13. Hang out at Gorky Park

The Central Park of Rest and Culture Named After M. Gorky, to give it its full name, is one of the most famous places in Moscow (thanks presumably to Martin Cruz Smith’s grizzly tale of a psychopathic professor, and the Hollywood film it inspired – shot mostly in Stockholm). Laid out in 1928, this was the first park of its kind, and the prototype for hundreds of others across the Soviet Union.

14. Browse the Pushkin Museum of Fine Arts

Featuring prominent paintings and sculptures from ancient history, the Pushkin Museum of Fine Arts is sure to please all art lovers. The museum regularly varies its permanent display to show off the museum’s full collection, spanning millenia from ancient Greece to the twenty-first century. Stand-out works include pieces of art taken from Berlin at the end of WWII and a selection of famous French Impressionist art and its temporary exhibitions hold the same high standards, featuring the likes of Japanese artist Yasumasa Morimura in 2017.

15. Don’t miss the Russian cuisine

It is not very easy to find authentic Russian food through the vast variety of “traditional” restaurants.
Russian food it is not spicy, features a lot of meat, fish, vegetables, baked pies and pastries, as well as a variety of alcoholic and non-alcohol drinks, such as ‘kvas’ (a drink made from fermented bread) and, of course, the vodka, which everyone should try whilst visiting Moscow! It has perhaps one of the most diverse cuisines in the world due to its incredibly varied ingredients that can be locally grown, caught and hunted.
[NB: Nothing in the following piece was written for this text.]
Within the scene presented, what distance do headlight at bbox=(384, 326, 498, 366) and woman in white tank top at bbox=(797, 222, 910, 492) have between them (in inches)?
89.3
16. Visit one of the Seven Sisters

This majestic group of buildings stand as a reminder of formidable Stalinist ambitions, when the USSR was a force to be reckoned with and communism was in full swing. If you only have time to see a few, don’t miss Moscow State University (with a great panoramic viewing point of the city) and the Russian Ministry of Foreign Affairs.

17. Party all night long

If party is your thing then, Moscow for sure will satisfy you. It is better to have Russian fellow to guide you through. This city is an all-night party town with enough energy to keep the beat going for as long as you want.